Aujourd'hui, après reconstruction, l'aéroport de Iakoutsk est non seulement le plus grand en zone de permafrost (la ville elle-même abrite environ 350 000 personnes), mais aussi le seul terrain d'essai au monde pour les équipements d'aviation dans des conditions de froid extrême.

Kirensk, région d'Irkoutsk

Kirensk elle-même est une ville ancienne de Sibérie, fondée en 1630 sur les rives de la Lena. Environ 12 000 personnes y vivent en permanence. En 1942, l'aéroport principal de l'Alsib a été construit près de là.

Aujourd'hui, il est utilisé pour les communications avec Irkoutsk et les villages éloignés de la région.

Krasnoïarsk, région de Krasnoïarsk

Le dernier tronçon, de Kirensk à Krasnoïarsk, s’étendait sur 960 km et passait par la dense taïga. Krasnoïarsk, l’une des plus grandes villes de Sibérie, disposait déjà d'un transport aérien à la fin des années 1920, mais l'aérodrome destiné au Prêt-Bail a dû être construit à partir de zéro.

L'aérodrome possédait deux pistes en béton, quatre hangars de stockage d'avions, des entrepôts et des garages. Immédiatement après la guerre, a débuté la construction d’un terminal aérien pour l'aviation civile, qui a par la suite reçu des avions de toute l'Union soviétique.
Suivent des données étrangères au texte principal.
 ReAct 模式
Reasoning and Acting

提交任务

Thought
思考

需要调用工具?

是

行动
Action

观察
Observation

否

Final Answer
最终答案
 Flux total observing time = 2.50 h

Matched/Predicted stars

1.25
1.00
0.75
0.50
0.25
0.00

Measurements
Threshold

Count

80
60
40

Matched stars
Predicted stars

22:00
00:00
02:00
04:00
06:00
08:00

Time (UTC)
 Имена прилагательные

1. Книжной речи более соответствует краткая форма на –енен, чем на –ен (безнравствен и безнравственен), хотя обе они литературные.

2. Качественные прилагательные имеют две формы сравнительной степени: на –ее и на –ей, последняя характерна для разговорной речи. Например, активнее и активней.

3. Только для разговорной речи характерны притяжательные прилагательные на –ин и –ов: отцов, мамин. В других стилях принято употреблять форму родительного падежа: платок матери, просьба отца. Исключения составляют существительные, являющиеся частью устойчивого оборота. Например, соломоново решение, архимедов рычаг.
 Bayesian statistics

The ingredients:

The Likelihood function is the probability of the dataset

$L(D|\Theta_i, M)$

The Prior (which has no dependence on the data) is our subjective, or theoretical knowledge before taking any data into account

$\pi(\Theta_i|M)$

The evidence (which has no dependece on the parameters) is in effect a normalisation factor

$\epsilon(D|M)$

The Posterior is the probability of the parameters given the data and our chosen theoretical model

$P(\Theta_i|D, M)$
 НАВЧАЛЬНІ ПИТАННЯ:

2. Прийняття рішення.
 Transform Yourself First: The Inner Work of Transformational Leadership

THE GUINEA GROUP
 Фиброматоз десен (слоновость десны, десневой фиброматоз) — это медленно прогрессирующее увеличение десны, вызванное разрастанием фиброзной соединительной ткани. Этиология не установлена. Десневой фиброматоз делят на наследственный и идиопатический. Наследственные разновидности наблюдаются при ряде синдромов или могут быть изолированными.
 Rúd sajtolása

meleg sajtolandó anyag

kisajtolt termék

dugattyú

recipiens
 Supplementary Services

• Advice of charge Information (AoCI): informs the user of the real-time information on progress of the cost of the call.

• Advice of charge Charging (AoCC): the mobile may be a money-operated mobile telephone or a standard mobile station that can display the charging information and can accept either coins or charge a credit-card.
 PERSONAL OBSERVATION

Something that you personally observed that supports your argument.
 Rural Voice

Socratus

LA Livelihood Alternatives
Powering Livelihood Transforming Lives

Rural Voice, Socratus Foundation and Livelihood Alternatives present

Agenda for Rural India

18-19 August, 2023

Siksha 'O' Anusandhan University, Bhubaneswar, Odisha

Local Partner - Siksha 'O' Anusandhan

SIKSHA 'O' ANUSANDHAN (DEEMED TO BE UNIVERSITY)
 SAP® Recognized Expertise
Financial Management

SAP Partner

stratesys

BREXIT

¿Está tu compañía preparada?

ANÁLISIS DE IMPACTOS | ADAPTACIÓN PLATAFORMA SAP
Au fil du temps, la ville s'est développée et, dans les années 1970, l'ancien aéroport se trouvait déjà au milieu de zones résidentielles.

En 1980, un nouvel aéroport de grande taille a par conséquent été inauguré à 27 km de la ville, et est toujours en activité. Sur le site de l'ancien aéroport, a été aménagé le Square des héros de l'Alsib.